Bien que nos troupes ne soient pas en pleine forme, nous décidons de jouer les parfaits touristes et d’aller voir les nombreux « marae » présents dans cette partie Nord de Huahine. Pour cela, nous remontons  en annexe un étroit bras de mer qui sépare les motus de l’île principale. Nous laissons l’annexe près d’un pont reliant l’île à un motu et nous continuons à pied jusqu’au village de Maeva.  Les « marae » sont des constructions de pierres (pierre basaltique ou morceau de corail), de forme rectangulaire, comprenant des dallages et des pierres dressées, le tout sans utilisation de mortier. Ils avaient pour vocation d’être un lieu de culte. Ils étaient privés (en fonction du rang social) ou publics. Certains étaient plantés de genre de totems en bois signes des gardiens des ancêtres.  C’est le patrimoine culturel des polynésiens. Patrick est le seul de la famille à ne pas avoir encore vu de  « «marae ». Avec les enfants, nous en avons vu à Vairao et à Moorea. Patrick est déçu. Comme vestige archéologique, il a vu mieux. C’est vrai que c’est assez sommaire. Nous ne ressentons pas de vive émotion face à ces vestiges, alors que nous nous sommes sentis envoutés à la vue des temples mayas, par exemple où on ressentait la spiritualité de ces lieux antiques. Mais la visite est quand même intéressante si on prend le temps de lire l’histoire des lieux.

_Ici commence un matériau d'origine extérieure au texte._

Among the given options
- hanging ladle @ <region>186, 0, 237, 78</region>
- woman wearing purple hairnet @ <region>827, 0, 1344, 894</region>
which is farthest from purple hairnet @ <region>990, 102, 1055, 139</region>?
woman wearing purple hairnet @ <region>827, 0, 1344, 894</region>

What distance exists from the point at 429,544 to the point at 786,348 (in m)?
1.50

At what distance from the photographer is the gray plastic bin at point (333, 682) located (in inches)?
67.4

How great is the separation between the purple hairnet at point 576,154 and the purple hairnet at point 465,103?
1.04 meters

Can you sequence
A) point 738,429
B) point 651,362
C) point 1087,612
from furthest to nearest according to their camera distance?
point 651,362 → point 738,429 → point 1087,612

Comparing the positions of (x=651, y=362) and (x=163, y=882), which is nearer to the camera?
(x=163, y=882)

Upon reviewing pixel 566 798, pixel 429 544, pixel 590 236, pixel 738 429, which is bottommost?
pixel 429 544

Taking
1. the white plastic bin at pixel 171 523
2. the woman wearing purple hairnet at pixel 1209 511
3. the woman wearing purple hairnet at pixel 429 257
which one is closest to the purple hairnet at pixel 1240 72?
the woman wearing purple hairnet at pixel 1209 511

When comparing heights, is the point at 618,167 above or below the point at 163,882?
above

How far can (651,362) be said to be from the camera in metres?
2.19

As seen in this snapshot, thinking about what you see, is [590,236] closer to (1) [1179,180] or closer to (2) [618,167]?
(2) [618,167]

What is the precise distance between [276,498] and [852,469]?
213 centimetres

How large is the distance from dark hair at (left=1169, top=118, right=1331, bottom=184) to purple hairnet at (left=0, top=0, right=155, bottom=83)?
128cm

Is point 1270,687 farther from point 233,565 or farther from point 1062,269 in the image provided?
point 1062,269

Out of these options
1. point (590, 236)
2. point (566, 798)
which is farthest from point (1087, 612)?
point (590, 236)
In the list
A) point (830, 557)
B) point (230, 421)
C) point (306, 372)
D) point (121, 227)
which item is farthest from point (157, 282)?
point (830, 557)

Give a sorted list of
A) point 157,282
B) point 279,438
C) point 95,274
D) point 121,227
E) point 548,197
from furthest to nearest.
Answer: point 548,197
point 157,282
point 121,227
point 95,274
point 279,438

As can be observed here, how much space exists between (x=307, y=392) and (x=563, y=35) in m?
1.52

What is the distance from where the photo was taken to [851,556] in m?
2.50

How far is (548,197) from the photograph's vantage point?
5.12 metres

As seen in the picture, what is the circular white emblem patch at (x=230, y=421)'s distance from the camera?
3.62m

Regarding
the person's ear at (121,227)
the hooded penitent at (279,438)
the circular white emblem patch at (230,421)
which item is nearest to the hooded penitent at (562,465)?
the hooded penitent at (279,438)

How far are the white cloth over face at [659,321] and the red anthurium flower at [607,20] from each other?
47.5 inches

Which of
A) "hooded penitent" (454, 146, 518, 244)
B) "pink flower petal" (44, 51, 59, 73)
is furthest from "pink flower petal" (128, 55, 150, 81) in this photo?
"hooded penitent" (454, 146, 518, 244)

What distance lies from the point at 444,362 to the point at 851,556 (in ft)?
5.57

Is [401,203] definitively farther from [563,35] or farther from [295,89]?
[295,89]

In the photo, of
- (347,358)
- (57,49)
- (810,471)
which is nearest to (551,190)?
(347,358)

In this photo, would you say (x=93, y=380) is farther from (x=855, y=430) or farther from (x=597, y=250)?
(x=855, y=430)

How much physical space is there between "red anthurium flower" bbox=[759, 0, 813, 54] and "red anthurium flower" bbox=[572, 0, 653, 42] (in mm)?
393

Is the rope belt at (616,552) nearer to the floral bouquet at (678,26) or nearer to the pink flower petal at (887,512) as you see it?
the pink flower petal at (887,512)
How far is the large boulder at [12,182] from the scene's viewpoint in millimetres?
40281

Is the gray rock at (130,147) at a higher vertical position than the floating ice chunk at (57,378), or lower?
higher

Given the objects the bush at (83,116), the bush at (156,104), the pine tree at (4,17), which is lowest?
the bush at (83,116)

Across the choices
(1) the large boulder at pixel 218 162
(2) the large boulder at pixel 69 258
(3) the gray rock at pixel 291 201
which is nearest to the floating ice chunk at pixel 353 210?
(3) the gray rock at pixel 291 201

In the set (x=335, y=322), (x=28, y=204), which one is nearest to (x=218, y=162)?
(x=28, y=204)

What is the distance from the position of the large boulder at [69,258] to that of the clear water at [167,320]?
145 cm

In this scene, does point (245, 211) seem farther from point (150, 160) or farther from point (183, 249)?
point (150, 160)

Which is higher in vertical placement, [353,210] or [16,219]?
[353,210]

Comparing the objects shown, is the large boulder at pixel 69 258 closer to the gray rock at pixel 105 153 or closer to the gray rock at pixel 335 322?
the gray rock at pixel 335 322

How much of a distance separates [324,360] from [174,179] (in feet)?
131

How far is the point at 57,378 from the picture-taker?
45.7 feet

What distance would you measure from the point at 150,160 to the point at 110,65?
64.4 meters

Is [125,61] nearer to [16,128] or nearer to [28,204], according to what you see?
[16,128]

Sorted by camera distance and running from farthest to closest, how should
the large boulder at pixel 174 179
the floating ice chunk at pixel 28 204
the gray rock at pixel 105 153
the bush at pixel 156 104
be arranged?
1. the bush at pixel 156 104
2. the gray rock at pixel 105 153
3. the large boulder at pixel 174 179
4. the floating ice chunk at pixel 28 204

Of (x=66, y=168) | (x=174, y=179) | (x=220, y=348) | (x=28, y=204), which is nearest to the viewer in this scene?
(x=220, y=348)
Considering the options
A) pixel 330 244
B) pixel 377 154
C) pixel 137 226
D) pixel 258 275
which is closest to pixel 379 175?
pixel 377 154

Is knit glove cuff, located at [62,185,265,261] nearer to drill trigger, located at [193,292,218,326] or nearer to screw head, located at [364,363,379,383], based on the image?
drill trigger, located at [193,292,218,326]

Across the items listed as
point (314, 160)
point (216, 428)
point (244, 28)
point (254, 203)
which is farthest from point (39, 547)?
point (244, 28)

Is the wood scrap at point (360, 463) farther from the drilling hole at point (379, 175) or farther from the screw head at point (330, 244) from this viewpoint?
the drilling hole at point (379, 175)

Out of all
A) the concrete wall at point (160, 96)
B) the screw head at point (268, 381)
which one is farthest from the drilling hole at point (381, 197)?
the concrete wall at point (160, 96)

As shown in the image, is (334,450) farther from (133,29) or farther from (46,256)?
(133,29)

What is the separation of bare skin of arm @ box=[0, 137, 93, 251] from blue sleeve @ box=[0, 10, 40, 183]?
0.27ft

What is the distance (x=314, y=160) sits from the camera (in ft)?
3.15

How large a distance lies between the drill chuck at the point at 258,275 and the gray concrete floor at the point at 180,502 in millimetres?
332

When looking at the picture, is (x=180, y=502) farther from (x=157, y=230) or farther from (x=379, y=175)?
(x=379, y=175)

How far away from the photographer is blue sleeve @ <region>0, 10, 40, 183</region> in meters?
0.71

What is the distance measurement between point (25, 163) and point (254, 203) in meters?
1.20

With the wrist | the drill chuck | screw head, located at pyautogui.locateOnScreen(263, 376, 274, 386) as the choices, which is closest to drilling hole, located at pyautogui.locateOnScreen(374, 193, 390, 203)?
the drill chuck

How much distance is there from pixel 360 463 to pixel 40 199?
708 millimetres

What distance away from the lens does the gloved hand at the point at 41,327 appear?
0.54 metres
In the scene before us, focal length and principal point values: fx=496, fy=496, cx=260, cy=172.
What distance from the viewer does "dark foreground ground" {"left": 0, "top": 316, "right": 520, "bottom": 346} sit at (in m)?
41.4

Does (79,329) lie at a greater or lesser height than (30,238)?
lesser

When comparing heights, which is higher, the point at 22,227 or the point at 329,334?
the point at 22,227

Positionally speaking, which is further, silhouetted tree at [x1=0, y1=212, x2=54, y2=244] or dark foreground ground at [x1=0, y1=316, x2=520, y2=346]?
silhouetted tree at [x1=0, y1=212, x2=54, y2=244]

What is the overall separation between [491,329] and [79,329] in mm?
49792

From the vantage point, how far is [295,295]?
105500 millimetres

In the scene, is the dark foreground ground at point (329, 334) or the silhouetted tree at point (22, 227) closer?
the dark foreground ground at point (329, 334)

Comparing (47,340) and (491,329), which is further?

Nous poursuivons la balade dans la colline de Matairea. Nous marchons entre les pieds de vanille, suivant un sentier qui nous mène dans la forêt, à la découverte des impressionnants banians, ces arbres qui ont des branches tombantes qui prennent racine, et à la rencontre d’autres « marae ». Pour une fan (comme moi) des arbres en général et des emberlificotés  en particulier ou avec de beaux troncs, c’est super. Fiona trouve des petites graines bicolores (rouges et noires) dont nous faisons provision.

Sur la route du retour, nous franchissons le pont pour aller sur le motu, où il y a un des rares « marae » à deux étages, de taille plus impressionnante que ceux que nous venons de voir. Nous poussons jusqu’à la plage, très ventée car il fait toujours 25 nœuds de vent dehors. Nous nous installons sous les cocotiers pour pique-niquer.